Unlike The US With A Homophobic President Gay Britons Will Get Counted on Their Census


 















The 22 official surveys that estimate the number of lesbian, gay and bisexual Britons would disgrace the back of an envelope. According to one, 0.9% of Britons are not heterosexual. Another puts that figure at 5.5%. Guesstimates for the transgender population are fuzzy, too. The government “tentatively” reckons there are 200,000-500,000. So Lisa Power, who co-founded Stonewall, an lgbt charity, says she is delighted that statisticians plan to ask for the first time about sexual orientation and gender identity in the next census, in 2021. “If you don’t count, you don’t count.”

Policymakers will find the figures helpful. lgbt folk have more mental-health troubles than straight people, says Paul Twocock of Stonewall. Wonks armed with data ought to be able to meet this demand more accurately. The government struggles to budget for policies to promote minority rights, like those that allow gay marriage or ban employment discrimination. Census data would let councils see the extent to which such minorities were represented in their areas. Doctors’ surveys suggest an uneven spread among London boroughs, for example. One in ten residents in Lambeth—which includes Vauxhall, a gay hotspot—say they are not straight, compared with one in 70 in Havering.

* **WORK INSTRUCTION**
Answer these questions from the census passage:
1. Who co-founded Stonewall?
2. In what year will the next census be held?
3. What share of Lambeth residents say they are not straight?

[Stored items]
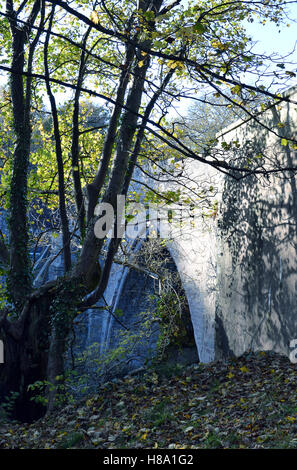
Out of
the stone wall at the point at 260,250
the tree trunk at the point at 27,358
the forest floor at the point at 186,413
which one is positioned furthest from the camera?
the tree trunk at the point at 27,358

* **RESPONSE AREA**
1. Lisa Power
2. 2021
3. One in ten